Although quantum physics is often hard to wrap one’s mind around, most non-scientists are still familiar with the idea of the multiverse, thanks to its many depictions in science fiction. In layman’s terms, every time you make a choice, a universe splits off from another and a new universe is born. In a world full of choice, new universes are always being born, creating an infinite number of parallel universes.
The ongoing theory about the multiverse is that because universes are consistently splitting off into other bubble universes, the multiverse itself is endless (although some of the bubble universes do eventually die). The idea is that particles are always fluctuating, and in fact, some of this fluctuation affected the rapid expansion of the early Universe, rapidly creating new bubble Universes shortly after the Big Bang.
However, this theory has some inherent problems.
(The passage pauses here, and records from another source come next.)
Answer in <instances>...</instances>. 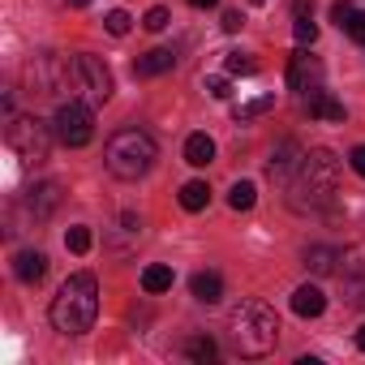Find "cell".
I'll use <instances>...</instances> for the list:
<instances>
[{
	"instance_id": "obj_1",
	"label": "cell",
	"mask_w": 365,
	"mask_h": 365,
	"mask_svg": "<svg viewBox=\"0 0 365 365\" xmlns=\"http://www.w3.org/2000/svg\"><path fill=\"white\" fill-rule=\"evenodd\" d=\"M335 185H339V159L335 150L318 146V150H305V159L297 163V176L288 185V207L292 211H318L335 198Z\"/></svg>"
},
{
	"instance_id": "obj_2",
	"label": "cell",
	"mask_w": 365,
	"mask_h": 365,
	"mask_svg": "<svg viewBox=\"0 0 365 365\" xmlns=\"http://www.w3.org/2000/svg\"><path fill=\"white\" fill-rule=\"evenodd\" d=\"M99 318V284L95 275H69L52 297V327L61 335H86Z\"/></svg>"
},
{
	"instance_id": "obj_3",
	"label": "cell",
	"mask_w": 365,
	"mask_h": 365,
	"mask_svg": "<svg viewBox=\"0 0 365 365\" xmlns=\"http://www.w3.org/2000/svg\"><path fill=\"white\" fill-rule=\"evenodd\" d=\"M228 339L237 348V356H267L279 339V318L271 305L262 301H241L228 314Z\"/></svg>"
},
{
	"instance_id": "obj_4",
	"label": "cell",
	"mask_w": 365,
	"mask_h": 365,
	"mask_svg": "<svg viewBox=\"0 0 365 365\" xmlns=\"http://www.w3.org/2000/svg\"><path fill=\"white\" fill-rule=\"evenodd\" d=\"M103 163H108V172H112L116 180H138V176H146L150 163H155V142H150V133H142V129H120V133H112V138H108V150H103Z\"/></svg>"
},
{
	"instance_id": "obj_5",
	"label": "cell",
	"mask_w": 365,
	"mask_h": 365,
	"mask_svg": "<svg viewBox=\"0 0 365 365\" xmlns=\"http://www.w3.org/2000/svg\"><path fill=\"white\" fill-rule=\"evenodd\" d=\"M52 133H56V129H48L39 116H14L9 129H5L9 146H14L26 163H43V159H48V150H52Z\"/></svg>"
},
{
	"instance_id": "obj_6",
	"label": "cell",
	"mask_w": 365,
	"mask_h": 365,
	"mask_svg": "<svg viewBox=\"0 0 365 365\" xmlns=\"http://www.w3.org/2000/svg\"><path fill=\"white\" fill-rule=\"evenodd\" d=\"M52 129H56V142H65V146H86L91 138H95V116H91V108L86 103H78V99H65L61 108H56V116H52Z\"/></svg>"
},
{
	"instance_id": "obj_7",
	"label": "cell",
	"mask_w": 365,
	"mask_h": 365,
	"mask_svg": "<svg viewBox=\"0 0 365 365\" xmlns=\"http://www.w3.org/2000/svg\"><path fill=\"white\" fill-rule=\"evenodd\" d=\"M73 78H78V86L86 91L91 103H108L112 99V69L99 56H91V52L73 56Z\"/></svg>"
},
{
	"instance_id": "obj_8",
	"label": "cell",
	"mask_w": 365,
	"mask_h": 365,
	"mask_svg": "<svg viewBox=\"0 0 365 365\" xmlns=\"http://www.w3.org/2000/svg\"><path fill=\"white\" fill-rule=\"evenodd\" d=\"M288 86L297 91V95H309V91H318L322 86V61L318 56H309L305 48L288 61Z\"/></svg>"
},
{
	"instance_id": "obj_9",
	"label": "cell",
	"mask_w": 365,
	"mask_h": 365,
	"mask_svg": "<svg viewBox=\"0 0 365 365\" xmlns=\"http://www.w3.org/2000/svg\"><path fill=\"white\" fill-rule=\"evenodd\" d=\"M327 309V292L318 288V284H301L297 292H292V314L297 318H318Z\"/></svg>"
},
{
	"instance_id": "obj_10",
	"label": "cell",
	"mask_w": 365,
	"mask_h": 365,
	"mask_svg": "<svg viewBox=\"0 0 365 365\" xmlns=\"http://www.w3.org/2000/svg\"><path fill=\"white\" fill-rule=\"evenodd\" d=\"M172 65H176V52H172V48H155V52H146V56L133 61V78H159V73H168Z\"/></svg>"
},
{
	"instance_id": "obj_11",
	"label": "cell",
	"mask_w": 365,
	"mask_h": 365,
	"mask_svg": "<svg viewBox=\"0 0 365 365\" xmlns=\"http://www.w3.org/2000/svg\"><path fill=\"white\" fill-rule=\"evenodd\" d=\"M305 112H309V116H318V120H335V125L344 120V103H339L335 95H327L322 86L305 95Z\"/></svg>"
},
{
	"instance_id": "obj_12",
	"label": "cell",
	"mask_w": 365,
	"mask_h": 365,
	"mask_svg": "<svg viewBox=\"0 0 365 365\" xmlns=\"http://www.w3.org/2000/svg\"><path fill=\"white\" fill-rule=\"evenodd\" d=\"M14 275H18L22 284H39V279L48 275V258H43L39 250H22V254L14 258Z\"/></svg>"
},
{
	"instance_id": "obj_13",
	"label": "cell",
	"mask_w": 365,
	"mask_h": 365,
	"mask_svg": "<svg viewBox=\"0 0 365 365\" xmlns=\"http://www.w3.org/2000/svg\"><path fill=\"white\" fill-rule=\"evenodd\" d=\"M56 202H61V185H56V180H43V185H35V190H31V198H26V207L35 211V220L52 215V211H56Z\"/></svg>"
},
{
	"instance_id": "obj_14",
	"label": "cell",
	"mask_w": 365,
	"mask_h": 365,
	"mask_svg": "<svg viewBox=\"0 0 365 365\" xmlns=\"http://www.w3.org/2000/svg\"><path fill=\"white\" fill-rule=\"evenodd\" d=\"M301 159H305V150H301L292 138H284V142H279V150L271 155V176H288Z\"/></svg>"
},
{
	"instance_id": "obj_15",
	"label": "cell",
	"mask_w": 365,
	"mask_h": 365,
	"mask_svg": "<svg viewBox=\"0 0 365 365\" xmlns=\"http://www.w3.org/2000/svg\"><path fill=\"white\" fill-rule=\"evenodd\" d=\"M339 250H331V245H314V250H305V267L314 271V275H331V271H339Z\"/></svg>"
},
{
	"instance_id": "obj_16",
	"label": "cell",
	"mask_w": 365,
	"mask_h": 365,
	"mask_svg": "<svg viewBox=\"0 0 365 365\" xmlns=\"http://www.w3.org/2000/svg\"><path fill=\"white\" fill-rule=\"evenodd\" d=\"M190 292H194L202 305H215V301L224 297V279H220L215 271H198V275H194V284H190Z\"/></svg>"
},
{
	"instance_id": "obj_17",
	"label": "cell",
	"mask_w": 365,
	"mask_h": 365,
	"mask_svg": "<svg viewBox=\"0 0 365 365\" xmlns=\"http://www.w3.org/2000/svg\"><path fill=\"white\" fill-rule=\"evenodd\" d=\"M211 159H215V142H211L207 133H190V138H185V163L207 168Z\"/></svg>"
},
{
	"instance_id": "obj_18",
	"label": "cell",
	"mask_w": 365,
	"mask_h": 365,
	"mask_svg": "<svg viewBox=\"0 0 365 365\" xmlns=\"http://www.w3.org/2000/svg\"><path fill=\"white\" fill-rule=\"evenodd\" d=\"M207 202H211L207 180H185V185H180V207L185 211H207Z\"/></svg>"
},
{
	"instance_id": "obj_19",
	"label": "cell",
	"mask_w": 365,
	"mask_h": 365,
	"mask_svg": "<svg viewBox=\"0 0 365 365\" xmlns=\"http://www.w3.org/2000/svg\"><path fill=\"white\" fill-rule=\"evenodd\" d=\"M142 288H146L150 297L168 292V288H172V267H159V262H155V267H146V271H142Z\"/></svg>"
},
{
	"instance_id": "obj_20",
	"label": "cell",
	"mask_w": 365,
	"mask_h": 365,
	"mask_svg": "<svg viewBox=\"0 0 365 365\" xmlns=\"http://www.w3.org/2000/svg\"><path fill=\"white\" fill-rule=\"evenodd\" d=\"M258 202V190H254V180H237V185L228 190V207L232 211H250Z\"/></svg>"
},
{
	"instance_id": "obj_21",
	"label": "cell",
	"mask_w": 365,
	"mask_h": 365,
	"mask_svg": "<svg viewBox=\"0 0 365 365\" xmlns=\"http://www.w3.org/2000/svg\"><path fill=\"white\" fill-rule=\"evenodd\" d=\"M185 356L207 365V361H215V356H220V348H215V339H211V335H194V339L185 344Z\"/></svg>"
},
{
	"instance_id": "obj_22",
	"label": "cell",
	"mask_w": 365,
	"mask_h": 365,
	"mask_svg": "<svg viewBox=\"0 0 365 365\" xmlns=\"http://www.w3.org/2000/svg\"><path fill=\"white\" fill-rule=\"evenodd\" d=\"M271 108H275V95L250 99V103H241V108H237V120H254V116H262V112H271Z\"/></svg>"
},
{
	"instance_id": "obj_23",
	"label": "cell",
	"mask_w": 365,
	"mask_h": 365,
	"mask_svg": "<svg viewBox=\"0 0 365 365\" xmlns=\"http://www.w3.org/2000/svg\"><path fill=\"white\" fill-rule=\"evenodd\" d=\"M292 35H297V43H301V48H309V43L318 39V26H314V14H309V18H297V22H292Z\"/></svg>"
},
{
	"instance_id": "obj_24",
	"label": "cell",
	"mask_w": 365,
	"mask_h": 365,
	"mask_svg": "<svg viewBox=\"0 0 365 365\" xmlns=\"http://www.w3.org/2000/svg\"><path fill=\"white\" fill-rule=\"evenodd\" d=\"M224 65H228V73H254V69H258V61H254L250 52H228Z\"/></svg>"
},
{
	"instance_id": "obj_25",
	"label": "cell",
	"mask_w": 365,
	"mask_h": 365,
	"mask_svg": "<svg viewBox=\"0 0 365 365\" xmlns=\"http://www.w3.org/2000/svg\"><path fill=\"white\" fill-rule=\"evenodd\" d=\"M129 22H133V18H129L125 9H112V14L103 18V26H108V35H129Z\"/></svg>"
},
{
	"instance_id": "obj_26",
	"label": "cell",
	"mask_w": 365,
	"mask_h": 365,
	"mask_svg": "<svg viewBox=\"0 0 365 365\" xmlns=\"http://www.w3.org/2000/svg\"><path fill=\"white\" fill-rule=\"evenodd\" d=\"M65 245H69L73 254H86V250H91V228H69V232H65Z\"/></svg>"
},
{
	"instance_id": "obj_27",
	"label": "cell",
	"mask_w": 365,
	"mask_h": 365,
	"mask_svg": "<svg viewBox=\"0 0 365 365\" xmlns=\"http://www.w3.org/2000/svg\"><path fill=\"white\" fill-rule=\"evenodd\" d=\"M168 22H172V18H168V9H159V5H155L146 18H142V26H146V31H163Z\"/></svg>"
},
{
	"instance_id": "obj_28",
	"label": "cell",
	"mask_w": 365,
	"mask_h": 365,
	"mask_svg": "<svg viewBox=\"0 0 365 365\" xmlns=\"http://www.w3.org/2000/svg\"><path fill=\"white\" fill-rule=\"evenodd\" d=\"M352 14H356V9L348 5V0H335V5H331V18H335V26H339V31L348 26V18H352Z\"/></svg>"
},
{
	"instance_id": "obj_29",
	"label": "cell",
	"mask_w": 365,
	"mask_h": 365,
	"mask_svg": "<svg viewBox=\"0 0 365 365\" xmlns=\"http://www.w3.org/2000/svg\"><path fill=\"white\" fill-rule=\"evenodd\" d=\"M202 86H207L215 99H228V95H232V91H228V78H202Z\"/></svg>"
},
{
	"instance_id": "obj_30",
	"label": "cell",
	"mask_w": 365,
	"mask_h": 365,
	"mask_svg": "<svg viewBox=\"0 0 365 365\" xmlns=\"http://www.w3.org/2000/svg\"><path fill=\"white\" fill-rule=\"evenodd\" d=\"M344 31H348V35H352V39H356V43H365V14H352V18H348V26H344Z\"/></svg>"
},
{
	"instance_id": "obj_31",
	"label": "cell",
	"mask_w": 365,
	"mask_h": 365,
	"mask_svg": "<svg viewBox=\"0 0 365 365\" xmlns=\"http://www.w3.org/2000/svg\"><path fill=\"white\" fill-rule=\"evenodd\" d=\"M241 26H245V18H241L237 9H228V14H224V31H228V35H237Z\"/></svg>"
},
{
	"instance_id": "obj_32",
	"label": "cell",
	"mask_w": 365,
	"mask_h": 365,
	"mask_svg": "<svg viewBox=\"0 0 365 365\" xmlns=\"http://www.w3.org/2000/svg\"><path fill=\"white\" fill-rule=\"evenodd\" d=\"M348 163H352V172H356V176H365V146H356V150L348 155Z\"/></svg>"
},
{
	"instance_id": "obj_33",
	"label": "cell",
	"mask_w": 365,
	"mask_h": 365,
	"mask_svg": "<svg viewBox=\"0 0 365 365\" xmlns=\"http://www.w3.org/2000/svg\"><path fill=\"white\" fill-rule=\"evenodd\" d=\"M292 14H297V18H309V14H314V0H292Z\"/></svg>"
},
{
	"instance_id": "obj_34",
	"label": "cell",
	"mask_w": 365,
	"mask_h": 365,
	"mask_svg": "<svg viewBox=\"0 0 365 365\" xmlns=\"http://www.w3.org/2000/svg\"><path fill=\"white\" fill-rule=\"evenodd\" d=\"M190 5H194V9H211V5H215V0H190Z\"/></svg>"
},
{
	"instance_id": "obj_35",
	"label": "cell",
	"mask_w": 365,
	"mask_h": 365,
	"mask_svg": "<svg viewBox=\"0 0 365 365\" xmlns=\"http://www.w3.org/2000/svg\"><path fill=\"white\" fill-rule=\"evenodd\" d=\"M356 348H361V352H365V327H361V331H356Z\"/></svg>"
},
{
	"instance_id": "obj_36",
	"label": "cell",
	"mask_w": 365,
	"mask_h": 365,
	"mask_svg": "<svg viewBox=\"0 0 365 365\" xmlns=\"http://www.w3.org/2000/svg\"><path fill=\"white\" fill-rule=\"evenodd\" d=\"M69 5H73V9H86V5H91V0H69Z\"/></svg>"
},
{
	"instance_id": "obj_37",
	"label": "cell",
	"mask_w": 365,
	"mask_h": 365,
	"mask_svg": "<svg viewBox=\"0 0 365 365\" xmlns=\"http://www.w3.org/2000/svg\"><path fill=\"white\" fill-rule=\"evenodd\" d=\"M258 5H262V0H258Z\"/></svg>"
}]
</instances>
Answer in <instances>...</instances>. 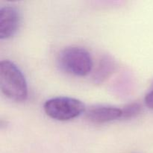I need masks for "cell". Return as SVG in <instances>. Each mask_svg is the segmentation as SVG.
I'll return each instance as SVG.
<instances>
[{"label":"cell","instance_id":"obj_1","mask_svg":"<svg viewBox=\"0 0 153 153\" xmlns=\"http://www.w3.org/2000/svg\"><path fill=\"white\" fill-rule=\"evenodd\" d=\"M0 88L7 98L24 102L28 97V85L21 70L10 61L0 63Z\"/></svg>","mask_w":153,"mask_h":153},{"label":"cell","instance_id":"obj_6","mask_svg":"<svg viewBox=\"0 0 153 153\" xmlns=\"http://www.w3.org/2000/svg\"><path fill=\"white\" fill-rule=\"evenodd\" d=\"M141 105L139 103H131L122 108L121 119L129 120L136 117L141 112Z\"/></svg>","mask_w":153,"mask_h":153},{"label":"cell","instance_id":"obj_7","mask_svg":"<svg viewBox=\"0 0 153 153\" xmlns=\"http://www.w3.org/2000/svg\"><path fill=\"white\" fill-rule=\"evenodd\" d=\"M145 104L149 108L153 110V90L146 94L145 97Z\"/></svg>","mask_w":153,"mask_h":153},{"label":"cell","instance_id":"obj_4","mask_svg":"<svg viewBox=\"0 0 153 153\" xmlns=\"http://www.w3.org/2000/svg\"><path fill=\"white\" fill-rule=\"evenodd\" d=\"M20 13L16 7L6 5L0 8V39L13 37L20 25Z\"/></svg>","mask_w":153,"mask_h":153},{"label":"cell","instance_id":"obj_3","mask_svg":"<svg viewBox=\"0 0 153 153\" xmlns=\"http://www.w3.org/2000/svg\"><path fill=\"white\" fill-rule=\"evenodd\" d=\"M43 109L46 115L52 119L67 121L80 116L85 111V105L77 99L58 97L46 101Z\"/></svg>","mask_w":153,"mask_h":153},{"label":"cell","instance_id":"obj_2","mask_svg":"<svg viewBox=\"0 0 153 153\" xmlns=\"http://www.w3.org/2000/svg\"><path fill=\"white\" fill-rule=\"evenodd\" d=\"M58 62L64 72L79 77L88 76L94 66L90 52L80 46H70L63 49L58 55Z\"/></svg>","mask_w":153,"mask_h":153},{"label":"cell","instance_id":"obj_5","mask_svg":"<svg viewBox=\"0 0 153 153\" xmlns=\"http://www.w3.org/2000/svg\"><path fill=\"white\" fill-rule=\"evenodd\" d=\"M88 120L96 124L111 122L122 117V109L110 105H96L87 111Z\"/></svg>","mask_w":153,"mask_h":153}]
</instances>
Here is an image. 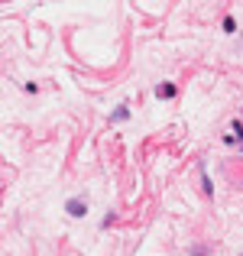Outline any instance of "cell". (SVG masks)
<instances>
[{
  "label": "cell",
  "instance_id": "2",
  "mask_svg": "<svg viewBox=\"0 0 243 256\" xmlns=\"http://www.w3.org/2000/svg\"><path fill=\"white\" fill-rule=\"evenodd\" d=\"M156 98H175V84H168V82H162L156 88Z\"/></svg>",
  "mask_w": 243,
  "mask_h": 256
},
{
  "label": "cell",
  "instance_id": "1",
  "mask_svg": "<svg viewBox=\"0 0 243 256\" xmlns=\"http://www.w3.org/2000/svg\"><path fill=\"white\" fill-rule=\"evenodd\" d=\"M65 211L72 214V218H84L88 214V208H84V201H78V198H72L68 204H65Z\"/></svg>",
  "mask_w": 243,
  "mask_h": 256
},
{
  "label": "cell",
  "instance_id": "3",
  "mask_svg": "<svg viewBox=\"0 0 243 256\" xmlns=\"http://www.w3.org/2000/svg\"><path fill=\"white\" fill-rule=\"evenodd\" d=\"M234 30H237V20L227 16V20H224V32H234Z\"/></svg>",
  "mask_w": 243,
  "mask_h": 256
},
{
  "label": "cell",
  "instance_id": "4",
  "mask_svg": "<svg viewBox=\"0 0 243 256\" xmlns=\"http://www.w3.org/2000/svg\"><path fill=\"white\" fill-rule=\"evenodd\" d=\"M234 130H237V136H243V124H240V120L234 124Z\"/></svg>",
  "mask_w": 243,
  "mask_h": 256
}]
</instances>
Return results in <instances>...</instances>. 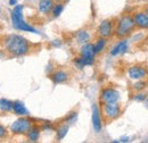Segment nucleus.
Here are the masks:
<instances>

If there is even a slight chance of everything happening at some point, if you wait long enough, eventually all this collection of matter in these bubble universes makes self-aware disembodied brains.
At this point, obviously, the theory starts bordering on the ridiculous, at least according to Sean Carroll at the California Institute of Technology. So Carroll proposed a new theory that doesn’t include this weird disembodied consciousness. Carroll surmised that bubble universes did not occur during the inflation of the Universe, as the particles present had nothing else to interact with, meaning no quantum fluctuations occurred. He believes that only after inflation, when these particles became normal particles, were the fluctuations present.
However, there’s still room for the multiverse in Carroll’s theory. He looked at the “observer” concept, which basically means that universes only branch off when we measure a quantum state, which creates quantum fluctuations; each potential outcome ends up with its own universe. This means that the multiverse is not just a bunch of separate bubble parallel universes, but more like universes that overlap each other, having started from the same beginnings. Of course, this then means that the multiverse isn’t endless and that it can die, because at some point, there will be no observers to create the quantum fluctuations needed to create more universes.
It’s a simple theory, at least for quantum physicists, and there isn’t really a right or wrong answer here. But challenging current theories gives us a better understanding of our Universe and its workings.